===== QUOTED TEXT

Are you saying the "protected" land can be timbered? If so, that is not really protected land. I'm not sure we will be able to meet eye to eye on this issue. I think the land needs to be protected, with no exceptions. The animals need a place to live, and forests sustain the planet. One species does not have the right to kill all the others. 



Damfino said:


> My farm is but a tiny postage stamp on the fringe of millions of acres of land that cannot ever be sold or built up.


Your farm is a little postage stamp yes. So is the other farm, and the other farm, and the other farm, together covering a huge area. 

This conversation took a turn from wolves to environmental issues, which seems like we are on different sides. While I do live on the east coast, I live in a small, rural town. My property backs up to about 90 acres of woods, relatively small but around my area, relatively big. We get bears and coyotes around here too, and it can be scary, but I'm living on their land. I think the environment is as a whole is more important than economic profit.

==========
===== SOURCE EXCERPT

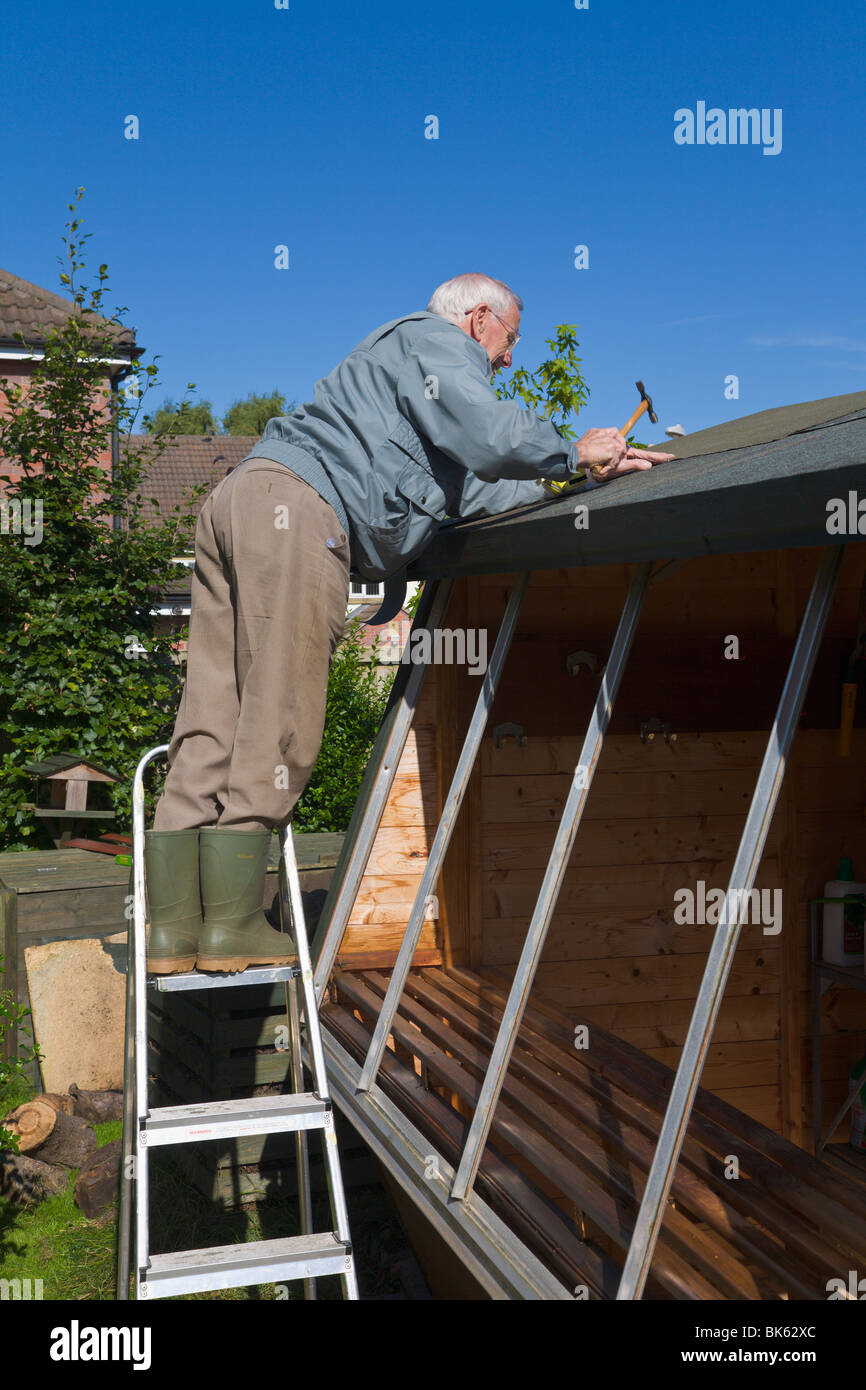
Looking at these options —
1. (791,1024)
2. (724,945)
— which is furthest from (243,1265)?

==========

# THINGS TO DO
1. Repeat the forum post on protected land word for word, starting at "Your farm is" and ending at "than economic profit.".
2. Write what comes next in the forum post on protected land and wildlife, picking up after its final sentence.

# ANSWERS GIVEN
1.
Your farm is a little postage stamp yes. So is the other farm, and the other farm, and the other farm, together covering a huge area. 

This conversation took a turn from wolves to environmental issues, which seems like we are on different sides. While I do live on the east coast, I live in a small, rural town. My property backs up to about 90 acres of woods, relatively small but around my area, relatively big. We get bears and coyotes around here too, and it can be scary, but I'm living on their land. I think the environment is as a whole is more important than economic profit.

2.
I did not do outside research on wolf reintroduction in Colorado, I simply took your post about it and broke it down using outside knowledge. I'm glad we can have a civilized conversation on the matter!


----------



## Damfino (Dec 29, 2013)

> Of course, I knew there were some places where they could reside, but if you think about it, they used to have all of Colorado, as well as many other states.


They used to have all of Pennsylvania and the rest of the eastern U.S. actually. Cougars, bears, and wolves were virtually wiped out in the eastern half of the U.S. and have been reintroduced in some states but not all. I'm curious if you support reintroducing wolves to the eastern U.S. Do you think it would work out well for the wolves? Do you think it would be ethical to uproot people in order to recreate wildlife populations equivalent to what was in your state before settlers arrived?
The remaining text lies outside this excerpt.